しばらく歩くと、彼女はとある教室の前で立ち止まった。
「ここは……」
「第二図書室。って言っても、今は傷んだ本や使われない資料が置かれてるだけだからほとんど物置教室なの」
白石さんはポケットから緑のタグが付いた鍵を取り出し、目の前のドアの鍵穴に挿し込んだ。
「ここは一日に当番の図書委員と数名の先生だけが訪れるの。他の人はめったに来ない」
鍵を回しドアを開けながら白石さんは俺に説明してくる。開かれたドアの奥には、白石さんが説明してくれたようにたくさんの本と山積みの資料が置かれていた。俺たちは教室に入った。時間帯のせいもあり、中は薄暗く少し埃っぽかった。

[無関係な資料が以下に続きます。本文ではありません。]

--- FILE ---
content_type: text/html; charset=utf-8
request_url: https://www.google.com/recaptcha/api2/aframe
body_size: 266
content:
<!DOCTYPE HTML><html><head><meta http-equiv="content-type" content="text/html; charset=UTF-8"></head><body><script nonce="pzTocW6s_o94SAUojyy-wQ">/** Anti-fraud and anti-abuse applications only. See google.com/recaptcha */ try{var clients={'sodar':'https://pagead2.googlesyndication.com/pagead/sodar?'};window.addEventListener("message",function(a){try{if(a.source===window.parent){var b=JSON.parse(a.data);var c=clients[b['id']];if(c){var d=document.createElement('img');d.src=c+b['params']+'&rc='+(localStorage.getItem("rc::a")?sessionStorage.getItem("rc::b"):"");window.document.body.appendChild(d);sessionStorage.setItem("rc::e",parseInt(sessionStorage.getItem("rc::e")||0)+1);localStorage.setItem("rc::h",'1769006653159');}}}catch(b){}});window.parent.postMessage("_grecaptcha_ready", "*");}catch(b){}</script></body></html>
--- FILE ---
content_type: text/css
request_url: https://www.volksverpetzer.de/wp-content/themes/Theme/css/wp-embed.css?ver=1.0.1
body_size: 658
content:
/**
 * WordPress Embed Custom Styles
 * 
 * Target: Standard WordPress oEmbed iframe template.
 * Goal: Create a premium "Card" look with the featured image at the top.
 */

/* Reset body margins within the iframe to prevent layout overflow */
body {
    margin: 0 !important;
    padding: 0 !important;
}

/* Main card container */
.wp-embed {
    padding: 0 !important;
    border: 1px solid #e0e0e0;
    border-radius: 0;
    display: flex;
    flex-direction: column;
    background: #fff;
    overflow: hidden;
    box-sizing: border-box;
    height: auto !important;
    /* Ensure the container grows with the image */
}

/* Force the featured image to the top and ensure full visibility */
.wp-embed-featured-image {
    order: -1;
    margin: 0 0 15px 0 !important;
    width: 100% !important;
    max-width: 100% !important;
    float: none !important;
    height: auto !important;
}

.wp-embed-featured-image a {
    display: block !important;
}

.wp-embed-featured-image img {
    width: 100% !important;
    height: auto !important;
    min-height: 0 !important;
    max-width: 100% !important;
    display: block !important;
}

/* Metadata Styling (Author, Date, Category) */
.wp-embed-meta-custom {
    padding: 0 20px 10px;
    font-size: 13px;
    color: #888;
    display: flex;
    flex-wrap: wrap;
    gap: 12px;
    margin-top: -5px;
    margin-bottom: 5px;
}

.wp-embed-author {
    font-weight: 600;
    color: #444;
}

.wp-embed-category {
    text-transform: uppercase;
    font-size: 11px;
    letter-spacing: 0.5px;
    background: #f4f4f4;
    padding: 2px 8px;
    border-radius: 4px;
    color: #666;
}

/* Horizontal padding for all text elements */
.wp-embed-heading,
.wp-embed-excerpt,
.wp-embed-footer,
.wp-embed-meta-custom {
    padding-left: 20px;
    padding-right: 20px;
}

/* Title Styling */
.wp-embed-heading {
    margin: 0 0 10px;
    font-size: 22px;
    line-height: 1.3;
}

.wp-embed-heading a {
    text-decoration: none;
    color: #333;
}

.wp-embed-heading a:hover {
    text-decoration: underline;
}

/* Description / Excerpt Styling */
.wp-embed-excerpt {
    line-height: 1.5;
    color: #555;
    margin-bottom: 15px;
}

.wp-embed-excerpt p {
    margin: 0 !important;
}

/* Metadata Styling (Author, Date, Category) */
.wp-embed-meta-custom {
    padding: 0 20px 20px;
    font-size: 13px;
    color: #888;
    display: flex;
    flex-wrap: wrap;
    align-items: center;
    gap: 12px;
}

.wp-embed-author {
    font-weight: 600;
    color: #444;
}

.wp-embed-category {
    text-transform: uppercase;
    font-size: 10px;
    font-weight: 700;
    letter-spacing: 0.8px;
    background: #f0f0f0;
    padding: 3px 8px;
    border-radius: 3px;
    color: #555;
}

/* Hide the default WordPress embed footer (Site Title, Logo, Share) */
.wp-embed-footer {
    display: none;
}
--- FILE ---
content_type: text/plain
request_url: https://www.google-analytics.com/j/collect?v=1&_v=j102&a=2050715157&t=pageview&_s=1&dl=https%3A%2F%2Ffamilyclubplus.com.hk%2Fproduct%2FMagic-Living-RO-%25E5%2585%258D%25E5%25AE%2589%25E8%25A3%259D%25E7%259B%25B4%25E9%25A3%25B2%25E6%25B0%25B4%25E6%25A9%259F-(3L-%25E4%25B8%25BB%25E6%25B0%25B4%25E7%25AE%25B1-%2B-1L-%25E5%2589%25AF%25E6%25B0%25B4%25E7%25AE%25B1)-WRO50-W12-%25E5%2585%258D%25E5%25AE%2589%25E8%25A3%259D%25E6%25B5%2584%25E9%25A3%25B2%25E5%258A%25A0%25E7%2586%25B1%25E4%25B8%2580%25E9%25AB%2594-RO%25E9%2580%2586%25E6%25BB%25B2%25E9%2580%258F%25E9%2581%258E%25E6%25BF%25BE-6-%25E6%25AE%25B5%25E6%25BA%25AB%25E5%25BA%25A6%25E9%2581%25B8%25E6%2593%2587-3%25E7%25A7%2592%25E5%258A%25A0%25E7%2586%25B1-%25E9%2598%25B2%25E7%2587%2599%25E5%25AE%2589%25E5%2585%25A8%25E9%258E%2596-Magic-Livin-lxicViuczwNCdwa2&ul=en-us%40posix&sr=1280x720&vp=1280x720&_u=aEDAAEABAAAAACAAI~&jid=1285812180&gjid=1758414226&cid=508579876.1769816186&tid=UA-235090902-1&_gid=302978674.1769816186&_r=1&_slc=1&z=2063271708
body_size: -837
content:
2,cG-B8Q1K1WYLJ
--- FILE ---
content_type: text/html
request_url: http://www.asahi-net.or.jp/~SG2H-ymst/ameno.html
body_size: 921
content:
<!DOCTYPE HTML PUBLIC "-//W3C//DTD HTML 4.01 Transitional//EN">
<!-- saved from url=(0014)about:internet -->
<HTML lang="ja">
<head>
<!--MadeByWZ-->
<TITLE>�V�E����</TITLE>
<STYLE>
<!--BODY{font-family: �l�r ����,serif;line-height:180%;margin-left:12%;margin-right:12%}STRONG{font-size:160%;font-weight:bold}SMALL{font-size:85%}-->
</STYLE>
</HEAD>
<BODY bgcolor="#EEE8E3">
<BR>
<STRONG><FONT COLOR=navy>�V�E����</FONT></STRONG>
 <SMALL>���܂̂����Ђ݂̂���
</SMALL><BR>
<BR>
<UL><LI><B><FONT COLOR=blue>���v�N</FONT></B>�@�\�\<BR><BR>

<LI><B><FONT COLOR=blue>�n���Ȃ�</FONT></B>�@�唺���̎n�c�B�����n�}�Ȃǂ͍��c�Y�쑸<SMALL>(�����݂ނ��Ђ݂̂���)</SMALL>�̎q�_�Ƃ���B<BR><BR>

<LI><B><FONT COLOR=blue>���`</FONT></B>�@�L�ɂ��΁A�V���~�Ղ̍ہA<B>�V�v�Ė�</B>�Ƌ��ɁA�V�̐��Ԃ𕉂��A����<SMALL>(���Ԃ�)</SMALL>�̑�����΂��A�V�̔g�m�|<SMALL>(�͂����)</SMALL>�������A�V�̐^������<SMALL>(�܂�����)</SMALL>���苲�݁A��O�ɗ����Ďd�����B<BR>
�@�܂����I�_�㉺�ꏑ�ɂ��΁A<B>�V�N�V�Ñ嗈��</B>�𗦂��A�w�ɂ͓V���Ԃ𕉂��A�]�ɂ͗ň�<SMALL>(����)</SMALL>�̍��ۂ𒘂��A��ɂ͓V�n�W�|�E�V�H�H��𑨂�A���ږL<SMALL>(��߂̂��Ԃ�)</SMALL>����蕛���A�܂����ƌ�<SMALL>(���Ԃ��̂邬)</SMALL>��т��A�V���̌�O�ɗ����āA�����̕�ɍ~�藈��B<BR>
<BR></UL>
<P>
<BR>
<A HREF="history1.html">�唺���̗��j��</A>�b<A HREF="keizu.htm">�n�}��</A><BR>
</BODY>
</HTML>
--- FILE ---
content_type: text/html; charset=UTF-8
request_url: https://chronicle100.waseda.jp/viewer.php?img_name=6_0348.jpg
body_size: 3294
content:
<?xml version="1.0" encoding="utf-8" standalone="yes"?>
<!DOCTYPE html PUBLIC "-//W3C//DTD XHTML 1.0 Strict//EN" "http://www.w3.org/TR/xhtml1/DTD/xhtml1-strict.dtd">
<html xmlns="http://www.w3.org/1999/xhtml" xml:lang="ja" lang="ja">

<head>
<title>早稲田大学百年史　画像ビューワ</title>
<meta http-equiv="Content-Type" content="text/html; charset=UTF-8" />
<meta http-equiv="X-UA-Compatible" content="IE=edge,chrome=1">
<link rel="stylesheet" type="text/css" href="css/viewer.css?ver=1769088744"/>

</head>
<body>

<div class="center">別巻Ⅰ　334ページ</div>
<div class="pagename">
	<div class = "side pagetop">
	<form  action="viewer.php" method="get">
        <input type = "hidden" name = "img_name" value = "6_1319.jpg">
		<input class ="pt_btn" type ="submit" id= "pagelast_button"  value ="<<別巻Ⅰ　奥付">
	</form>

白石さんは慣れた足取りで教室の奥へ進み、そこから椅子を二つ持ってきた。
「ここなら誰の邪魔も入らない」
椅子を横に並べて置きながら白石さんは言う。彼女は片方の椅子に座る。
「さっき話をしようって言ったけど、言い直すね」
白石さんが俺の顔を見る。
「図書室で彼らと何があったのか教えてほしいの」
白石さんの言葉に俺は顔をしかめる。
「探偵の次はカウンセラーのつもり? いろんな本読んでるんだね」
彼女につい嫌味を言ってしまった。彼女に当たった自身に吐き気がする。
「そんなつもりはないけど似たようなことはするね」
白石さんはそんなこと気にせず平然と答える。
「……なんで知りたいの?」
「あなたの力になりたいから」
俺の問いに白石さんは即答する。
「……いらない。……白石さんには関係ない」
俺は踵を返し、ドアを開けて教室を出る。
「『苦しいときは誰かに話したら楽になる』」
俺は足を止め、白石さんを見る。彼女はただ微笑んでいた。
「昔、黒川君に言われた言葉よ。覚えてる?」
それは中学の時俺が白石さんに対して言った言葉。彼女の力になりたくて言った言葉だった。
……あの時と立場が逆だな。
「……うん。覚えてる」
「あの時、私はあなたに助けられた。心から感謝している。今度は私が恩返しする番」
白石さんの言葉に偽りがないとすぐにわかった。
「だからここに座って」
白石さんは隣の椅子をポンポン叩きながら言う。俺は折れて、彼女に従い椅子に座る。
「教えて。彼らと何を話したか」
白石さんは改めて俺に質問した。俺はゆっくりと図書室での出来事を話した。
話すにつれて少しずつ言葉が詰まってきた。目が潤み、握りこぶしに力が入る。そんな俺の話を白石さんはただ黙って聞いていた。俺がすべてを話し終えるまで、隣に座っていた。
「……そう。話してくれてありがとう」
俺がすべてを話し終えると、白石さんはそう呟く。
俺はただ小刻みに震え、唇を噛み締めていた。話を聞いた白石さんが何を思ってたのかわからなかった。これから彼女から発せられる言葉に怯えた。しかし、俺の予想は当たらなかった。
「黒川君はこれからどうしたい?」
「……え?」
白石さんの言葉に俺は戸惑った。そんな俺の目を真っすぐ見ながら彼女は続けて質問する。
「黒川君は彼らとどうなりたい?」
「どうなりたいって……」
「黒川君の本心を教えて」
白石さんが俺の手を両手で包む。暖かい感触を感じる。
……俺の本心。
彼女の質問に俺は黙って考えた。教室が静かになる。白石さんは俺に言葉を静かに待っていた。
「俺は……」
しばらくして俺はようやく口を開いた。
「あいつらをいるのが……」
「うん」
白石さんが俺の言葉に今度は相槌を打つ。
「辛くて……」
「うん」
「苦しくて……」
「うん」
「離れたかった」
「うん」
これは紛れもなく本心。これまであいつらに対して抱いていた想い。
「でも……」
そして……ここからは本当に誰にも言っていない本心。俺自身忘れかけていた想い。
「でも……本当は離れたくなかった」
「……」
白石さんの相槌がなくなる。
「どれだけあいつらとの違いを感じても離れたくなかった」
また涙があふれた。震える手を白石さんが強く握る。
「あいつらと友達でいたい」
「あいつらと一緒にいたい」
「あいつらの……隣にいたい!」
これが俺の本心。嫉妬と自己嫌悪の奥に隠れた俺の心からの想い。
俺は涙を袖で拭いながら立ち上がる。
「……どこに行くの?」
「あいつらのところ。もう一度話してくる」
一度あいつらに本心を伝えた。なら次はもう一つの本心を伝えなければならない。一度目にできなかったあいつらの顔を見て。
俺はドアに手をかける。
「彼らならまだ図書室にいるわ」
「! なんで……」
「鈴宮君もまだ家に帰ってないのよ」
俺が質問する前に白石さんは答えた。それを聞き俺は少し口角を上げる。
「ありがとう」
「どういたしまして」
白石さんにお礼を伝え、俺は走り出した。
「……頑張って」
白石さんが最後にそう言った気がした。